Estimation of distribution algorithms (EDAs) have been used to solve numerous hard problems. However, their use with in-group optimization problems has not been discussed extensively in the literature. A well-known in-group optimization problem is the multiple traveling salesmen problem (mTSP), which involves simultaneous assignment and sequencing procedures and are shown in different forms. This paper presents a new algorithm, named EDA(MLA), which is based on self-guided genetic algorithm with a minimum loading assignment (MLA) rule. This strategy uses the transformed-based encoding approach instead of direct encoding. The solution space of the proposed method is only n!. We compare the proposed algorithm against the optimal direct encoding technique, the two-part encoding genetic algorithm, and, in experiments on 34 TSP instances drawn from the TSPLIB, find that its solution space is n! ((n-1)(m-1)). The scale of the experiments exceeded that presented in prior studies. The results show that the proposed algorithm was superior to the two-part encoding genetic algorithmin terms of minimizing the total traveling distance. Notably, the proposed algorithm did not cause a longer traveling distance when the number of salesmen was increased from 3 to 10. The results suggest that EDA researchers should employ the MLA rule instead of direct encoding in their proposed algorithms.

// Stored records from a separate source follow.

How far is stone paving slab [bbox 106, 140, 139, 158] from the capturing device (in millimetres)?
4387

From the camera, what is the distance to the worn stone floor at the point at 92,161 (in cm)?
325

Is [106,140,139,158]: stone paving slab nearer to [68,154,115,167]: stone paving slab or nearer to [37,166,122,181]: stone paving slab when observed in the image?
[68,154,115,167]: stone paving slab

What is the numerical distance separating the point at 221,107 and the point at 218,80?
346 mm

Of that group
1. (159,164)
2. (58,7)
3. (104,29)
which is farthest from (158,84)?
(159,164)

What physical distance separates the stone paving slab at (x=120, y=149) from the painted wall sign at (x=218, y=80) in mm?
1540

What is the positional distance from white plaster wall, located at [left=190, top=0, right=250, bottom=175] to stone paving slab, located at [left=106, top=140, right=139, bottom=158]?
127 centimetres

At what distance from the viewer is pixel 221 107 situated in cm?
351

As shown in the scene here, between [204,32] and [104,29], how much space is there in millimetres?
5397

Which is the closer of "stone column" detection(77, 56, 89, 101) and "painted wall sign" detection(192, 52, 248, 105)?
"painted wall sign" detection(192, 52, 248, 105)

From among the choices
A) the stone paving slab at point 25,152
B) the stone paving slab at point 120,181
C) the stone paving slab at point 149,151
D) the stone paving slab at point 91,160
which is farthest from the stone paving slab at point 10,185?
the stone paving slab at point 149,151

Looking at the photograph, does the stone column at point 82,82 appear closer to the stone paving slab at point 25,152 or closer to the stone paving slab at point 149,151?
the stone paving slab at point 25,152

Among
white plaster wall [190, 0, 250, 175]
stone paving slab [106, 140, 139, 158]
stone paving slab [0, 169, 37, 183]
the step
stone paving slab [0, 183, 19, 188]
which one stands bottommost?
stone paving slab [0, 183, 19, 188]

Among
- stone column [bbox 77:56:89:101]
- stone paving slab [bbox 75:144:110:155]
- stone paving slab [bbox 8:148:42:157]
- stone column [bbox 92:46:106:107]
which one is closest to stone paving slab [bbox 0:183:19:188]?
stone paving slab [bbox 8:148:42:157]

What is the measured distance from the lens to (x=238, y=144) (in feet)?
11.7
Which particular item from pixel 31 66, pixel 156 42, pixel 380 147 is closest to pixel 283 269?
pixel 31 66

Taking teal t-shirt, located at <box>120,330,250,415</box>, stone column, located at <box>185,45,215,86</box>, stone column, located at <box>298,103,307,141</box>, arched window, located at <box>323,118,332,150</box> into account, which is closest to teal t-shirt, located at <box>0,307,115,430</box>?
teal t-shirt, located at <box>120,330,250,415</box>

机译:分布算法(EDA)的估计已用于解决众多难题。但是,它们在组内优化问题中的使用尚未在文献中进行广泛讨论。团队中最著名的优化问题是多重旅行商问题(mTSP),它涉及同时分配和排序过程,并以不同的形式显示。本文提出了一种名为EDA(MLA)的新算法,该算法基于具有最小负荷分配(MLA)规则的自导遗传算法。此策略使用基于变换的编码方法,而不是直接编码。所提出的方法的解空间仅为n!。我们将提出的算法与最优直接编码技术(两部分编码遗传算法)进行了比较,并且在从TSPLIB提取的34个TSP实例的实验中,发现其求解空间为n! ((n-1)(m-1))。实验规模超出了先前研究的规模。结果表明,该算法在最小化总行驶距离方面优于两部分编码遗传算法。值得注意的是,当推销员的数量从3增加到10时,该算法不会引起更长的行驶距离。结果表明,EDA研究人员应在他们的算法中使用MLA规则而不是直接编码。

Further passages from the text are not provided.